Offensive Freshman of the Year: Rakim Jarrett/Graham Mertz (Tie)

While it was another mixed bag for responses here, two guys separated themselves from the pack with two votes apiece: Maryland WR Rakim Jarrett and Wisconsin QB Graham Mertz. Ohio State WR Julian Fleming received one vote — two if you count Corn Nation’s vote of “probably someone from Ohio State.”

Jarrett, who was my selection, arrives in College Park as a five-star prospect, and the No. 4 WR in the country in the 2020 class. A flip from LSU, the 6-foot, 190-pound receiver instantly becomes one of the most talented players on Maryland’s roster. At Wisconsin, Mertz is expected to take over the starting QB duties with Jack Coan on the shelf with an injury. He was the No. 3 pro-style QB in the 2019 class, and is the highest-rated QB recruit in program history.

Defensive Freshman of the Year: Andre Seldon

Another category with very little consensus, Michigan CB Andre Seldon won the Defensive Freshman of the Year ballot by being the only player with more than one vote.

At 5-foot-8, Seldon is incredibly undersized for a corner, but he makes up for his lack of height with excellent closing speed and instincts. A four-star prospect rated the No. 11 CB in the 2020 class, Seldon features great ball skills, clean footwork, and an impressive vertical jump that could make him a star in Ann Arbor. If Michigan is going to stop letting up 60 points to Ohio State every time they play them, they will need guys like Seldon to be elite.

Big Ten Coach of the Year: Ryan Day

Ohio State head coach Ryan Day came away as the selection for Big Ten Coach of the Year with four votes. Paul Chryst at Wisconsin and Tom Allen at Indiana were the runner-ups with two votes apiece, while Nebraska’s Scott Frost received one vote.

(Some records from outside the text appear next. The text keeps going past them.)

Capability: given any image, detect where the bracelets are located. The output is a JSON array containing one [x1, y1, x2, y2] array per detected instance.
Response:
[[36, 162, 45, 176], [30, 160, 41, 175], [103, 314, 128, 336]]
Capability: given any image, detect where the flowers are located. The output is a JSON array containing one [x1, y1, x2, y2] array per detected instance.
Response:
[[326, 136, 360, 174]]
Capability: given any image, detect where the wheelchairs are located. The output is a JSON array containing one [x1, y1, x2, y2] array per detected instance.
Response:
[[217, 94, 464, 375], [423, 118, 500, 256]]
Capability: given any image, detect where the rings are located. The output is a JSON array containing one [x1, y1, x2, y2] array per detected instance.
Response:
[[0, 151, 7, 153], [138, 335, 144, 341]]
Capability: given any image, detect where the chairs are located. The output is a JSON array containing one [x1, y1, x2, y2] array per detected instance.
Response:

Day was selected as last years co-Big Ten Coach of the Year alongside Minnesota’s P.J. Fleck, marking the first time the headman of the Buckeyes earned the honor since Earle Bruce in 1979. Funny enough, it is actually way harder to win the award as the head coach at Ohio State, since everyone just naturally expects you to be great and win all your games. If Day can accomplish the lofty goals he and his team have set for this season, it could be his trophy to lose.

A big shoutout to all the other managing editors that took part in this collaboration. A special thanks to Anthony Broome of Maize n Brew for being a driving force in putting this all together. I look forward to rooting against all of your teams if/when they come face-to-face with Ohio State this season — especially yours, Broome.